● INSTRUCTIONS FOR THE TASK
Exactly reproduce the lines beginning with the line that includes "Is the small" and ending with the last line of the data.

● ENTRIES SUPPLIED
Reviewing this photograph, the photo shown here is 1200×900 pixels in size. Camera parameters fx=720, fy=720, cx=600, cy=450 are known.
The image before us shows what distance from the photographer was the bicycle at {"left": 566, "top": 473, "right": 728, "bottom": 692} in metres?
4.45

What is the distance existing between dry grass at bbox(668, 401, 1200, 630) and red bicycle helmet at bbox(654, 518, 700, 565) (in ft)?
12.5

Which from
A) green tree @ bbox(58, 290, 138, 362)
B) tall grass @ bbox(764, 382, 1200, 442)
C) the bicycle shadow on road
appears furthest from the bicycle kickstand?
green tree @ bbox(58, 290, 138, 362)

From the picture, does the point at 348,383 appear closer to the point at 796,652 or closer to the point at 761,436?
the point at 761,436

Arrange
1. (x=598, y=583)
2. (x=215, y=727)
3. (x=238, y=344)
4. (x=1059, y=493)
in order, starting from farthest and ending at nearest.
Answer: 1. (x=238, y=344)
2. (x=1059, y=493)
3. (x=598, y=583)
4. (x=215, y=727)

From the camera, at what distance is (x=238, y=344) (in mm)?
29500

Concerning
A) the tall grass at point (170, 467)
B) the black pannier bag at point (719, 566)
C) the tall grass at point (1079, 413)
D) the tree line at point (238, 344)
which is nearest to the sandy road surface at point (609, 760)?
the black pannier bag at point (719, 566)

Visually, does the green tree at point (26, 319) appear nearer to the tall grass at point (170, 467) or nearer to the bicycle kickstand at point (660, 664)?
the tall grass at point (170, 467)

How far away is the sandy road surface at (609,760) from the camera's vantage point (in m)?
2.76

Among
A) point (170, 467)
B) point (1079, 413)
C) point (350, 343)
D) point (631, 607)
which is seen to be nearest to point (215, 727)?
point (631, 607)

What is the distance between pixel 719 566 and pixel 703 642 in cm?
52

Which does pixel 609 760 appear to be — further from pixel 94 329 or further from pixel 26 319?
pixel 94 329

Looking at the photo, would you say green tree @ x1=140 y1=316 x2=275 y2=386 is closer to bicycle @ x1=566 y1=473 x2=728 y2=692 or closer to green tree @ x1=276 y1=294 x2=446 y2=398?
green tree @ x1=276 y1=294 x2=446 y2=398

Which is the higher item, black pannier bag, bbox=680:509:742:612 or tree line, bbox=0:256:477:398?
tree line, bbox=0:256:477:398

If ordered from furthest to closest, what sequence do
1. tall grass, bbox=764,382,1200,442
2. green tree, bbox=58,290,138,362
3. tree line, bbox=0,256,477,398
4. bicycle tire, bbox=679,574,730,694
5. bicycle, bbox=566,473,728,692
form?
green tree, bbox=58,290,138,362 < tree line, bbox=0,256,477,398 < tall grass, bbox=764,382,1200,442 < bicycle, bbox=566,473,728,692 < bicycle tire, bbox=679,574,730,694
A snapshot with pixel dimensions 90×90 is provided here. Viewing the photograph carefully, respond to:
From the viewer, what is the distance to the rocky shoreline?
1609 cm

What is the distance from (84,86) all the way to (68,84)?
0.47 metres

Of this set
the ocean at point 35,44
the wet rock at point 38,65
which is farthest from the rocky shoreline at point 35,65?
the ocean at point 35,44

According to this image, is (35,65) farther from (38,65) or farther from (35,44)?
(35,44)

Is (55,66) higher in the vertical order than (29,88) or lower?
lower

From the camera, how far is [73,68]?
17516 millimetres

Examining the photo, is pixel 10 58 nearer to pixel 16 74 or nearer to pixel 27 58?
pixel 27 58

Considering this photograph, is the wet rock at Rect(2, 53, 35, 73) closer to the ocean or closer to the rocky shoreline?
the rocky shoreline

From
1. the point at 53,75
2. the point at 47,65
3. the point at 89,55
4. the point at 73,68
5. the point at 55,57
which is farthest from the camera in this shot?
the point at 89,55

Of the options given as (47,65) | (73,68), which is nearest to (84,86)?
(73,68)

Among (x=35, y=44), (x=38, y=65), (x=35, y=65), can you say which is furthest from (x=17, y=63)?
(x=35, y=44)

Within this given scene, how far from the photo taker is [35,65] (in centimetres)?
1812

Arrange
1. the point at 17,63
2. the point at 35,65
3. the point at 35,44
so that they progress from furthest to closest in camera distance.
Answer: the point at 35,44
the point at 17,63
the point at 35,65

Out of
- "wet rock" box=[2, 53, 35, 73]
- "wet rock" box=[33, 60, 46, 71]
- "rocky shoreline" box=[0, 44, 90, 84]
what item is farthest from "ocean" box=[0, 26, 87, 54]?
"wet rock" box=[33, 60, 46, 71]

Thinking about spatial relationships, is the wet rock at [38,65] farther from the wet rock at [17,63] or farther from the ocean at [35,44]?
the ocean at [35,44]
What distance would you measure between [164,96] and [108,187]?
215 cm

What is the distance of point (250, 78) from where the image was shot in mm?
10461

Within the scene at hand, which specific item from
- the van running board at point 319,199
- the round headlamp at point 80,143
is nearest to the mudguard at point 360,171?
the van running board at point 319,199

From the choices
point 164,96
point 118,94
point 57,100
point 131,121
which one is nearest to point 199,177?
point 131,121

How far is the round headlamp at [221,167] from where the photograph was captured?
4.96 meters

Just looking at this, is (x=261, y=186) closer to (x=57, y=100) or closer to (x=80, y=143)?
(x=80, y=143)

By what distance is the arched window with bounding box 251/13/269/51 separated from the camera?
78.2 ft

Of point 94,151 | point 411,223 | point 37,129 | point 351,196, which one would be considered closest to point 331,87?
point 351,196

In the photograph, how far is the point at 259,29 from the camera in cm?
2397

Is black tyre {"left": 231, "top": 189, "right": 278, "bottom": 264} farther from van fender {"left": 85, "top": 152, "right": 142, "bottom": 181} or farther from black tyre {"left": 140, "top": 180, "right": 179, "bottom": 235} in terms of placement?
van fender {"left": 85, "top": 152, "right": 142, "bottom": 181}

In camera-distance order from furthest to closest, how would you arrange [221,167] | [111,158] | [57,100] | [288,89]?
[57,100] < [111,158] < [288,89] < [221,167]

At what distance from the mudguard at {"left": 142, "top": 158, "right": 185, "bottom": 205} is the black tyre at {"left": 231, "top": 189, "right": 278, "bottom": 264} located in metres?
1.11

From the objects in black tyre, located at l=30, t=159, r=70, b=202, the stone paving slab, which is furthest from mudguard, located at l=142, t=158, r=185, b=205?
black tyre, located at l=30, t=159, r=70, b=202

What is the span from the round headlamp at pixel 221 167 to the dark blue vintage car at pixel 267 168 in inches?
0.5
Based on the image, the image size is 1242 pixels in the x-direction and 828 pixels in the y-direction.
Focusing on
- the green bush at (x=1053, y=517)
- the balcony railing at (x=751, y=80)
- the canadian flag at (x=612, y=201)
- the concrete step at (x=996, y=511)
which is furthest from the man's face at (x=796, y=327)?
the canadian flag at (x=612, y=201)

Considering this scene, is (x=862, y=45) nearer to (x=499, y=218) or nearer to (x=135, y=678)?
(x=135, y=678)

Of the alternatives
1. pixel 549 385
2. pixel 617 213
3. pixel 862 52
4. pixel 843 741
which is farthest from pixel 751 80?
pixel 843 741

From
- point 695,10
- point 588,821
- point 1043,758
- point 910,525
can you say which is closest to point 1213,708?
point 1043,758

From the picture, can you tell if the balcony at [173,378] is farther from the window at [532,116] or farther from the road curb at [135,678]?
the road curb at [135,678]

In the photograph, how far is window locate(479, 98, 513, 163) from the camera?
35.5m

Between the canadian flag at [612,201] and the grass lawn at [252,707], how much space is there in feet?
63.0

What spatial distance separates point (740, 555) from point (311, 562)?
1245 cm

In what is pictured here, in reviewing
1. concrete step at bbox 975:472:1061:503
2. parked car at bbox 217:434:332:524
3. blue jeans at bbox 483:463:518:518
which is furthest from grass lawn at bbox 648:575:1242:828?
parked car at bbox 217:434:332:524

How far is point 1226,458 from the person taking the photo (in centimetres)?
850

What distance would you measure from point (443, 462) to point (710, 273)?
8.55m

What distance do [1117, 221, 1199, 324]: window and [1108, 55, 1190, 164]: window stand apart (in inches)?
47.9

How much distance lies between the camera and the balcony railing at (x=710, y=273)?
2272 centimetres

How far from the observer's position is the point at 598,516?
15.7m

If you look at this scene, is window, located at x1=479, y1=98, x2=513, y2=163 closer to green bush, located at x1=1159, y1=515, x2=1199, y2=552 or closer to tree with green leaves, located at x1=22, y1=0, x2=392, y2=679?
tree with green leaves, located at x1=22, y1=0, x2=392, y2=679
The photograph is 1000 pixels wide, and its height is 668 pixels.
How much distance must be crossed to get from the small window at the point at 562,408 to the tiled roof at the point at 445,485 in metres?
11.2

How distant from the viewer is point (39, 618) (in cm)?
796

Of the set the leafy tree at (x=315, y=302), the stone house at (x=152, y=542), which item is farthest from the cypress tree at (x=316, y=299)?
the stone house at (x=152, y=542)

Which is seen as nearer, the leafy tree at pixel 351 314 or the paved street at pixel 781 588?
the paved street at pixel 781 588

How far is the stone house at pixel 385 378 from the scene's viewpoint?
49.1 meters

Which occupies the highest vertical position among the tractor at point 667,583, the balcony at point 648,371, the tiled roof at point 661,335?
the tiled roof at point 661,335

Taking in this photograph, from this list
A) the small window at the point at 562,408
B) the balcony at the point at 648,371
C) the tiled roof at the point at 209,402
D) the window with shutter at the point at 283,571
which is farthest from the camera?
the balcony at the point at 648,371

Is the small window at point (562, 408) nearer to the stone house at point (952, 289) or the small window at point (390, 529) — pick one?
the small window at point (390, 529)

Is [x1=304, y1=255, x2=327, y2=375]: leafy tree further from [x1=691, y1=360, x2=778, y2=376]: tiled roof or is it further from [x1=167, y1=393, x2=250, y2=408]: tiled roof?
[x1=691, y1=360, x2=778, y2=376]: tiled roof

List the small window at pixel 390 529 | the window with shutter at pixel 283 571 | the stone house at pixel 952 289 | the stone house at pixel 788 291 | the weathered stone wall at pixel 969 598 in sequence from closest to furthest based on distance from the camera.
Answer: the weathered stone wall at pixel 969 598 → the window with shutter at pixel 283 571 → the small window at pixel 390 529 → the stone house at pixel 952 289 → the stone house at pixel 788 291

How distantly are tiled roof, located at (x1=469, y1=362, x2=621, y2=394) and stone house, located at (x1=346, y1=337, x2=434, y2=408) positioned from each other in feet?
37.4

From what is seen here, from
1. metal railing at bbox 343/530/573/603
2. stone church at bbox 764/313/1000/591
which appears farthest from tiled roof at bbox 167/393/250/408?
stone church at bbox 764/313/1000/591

● RESPONSE
Is the small window at point (562, 408) nearer to the stone house at point (952, 289) or the small window at point (390, 529) — pick one?
the small window at point (390, 529)

Is [x1=304, y1=255, x2=327, y2=375]: leafy tree further from [x1=691, y1=360, x2=778, y2=376]: tiled roof or is it further from [x1=167, y1=393, x2=250, y2=408]: tiled roof?
[x1=691, y1=360, x2=778, y2=376]: tiled roof

List the small window at pixel 390 529 | the window with shutter at pixel 283 571 | the stone house at pixel 952 289 | the stone house at pixel 788 291 | the weathered stone wall at pixel 969 598 in sequence from closest to furthest based on distance from the camera.
Answer: the weathered stone wall at pixel 969 598 → the window with shutter at pixel 283 571 → the small window at pixel 390 529 → the stone house at pixel 952 289 → the stone house at pixel 788 291

How distantly are tiled roof, located at (x1=469, y1=362, x2=621, y2=394) and stone house, located at (x1=346, y1=337, x2=434, y2=408) positioned from each other in feet?
37.4

From what is seen here, from
1. metal railing at bbox 343/530/573/603
2. stone church at bbox 764/313/1000/591
which appears farthest from tiled roof at bbox 167/393/250/408?
stone church at bbox 764/313/1000/591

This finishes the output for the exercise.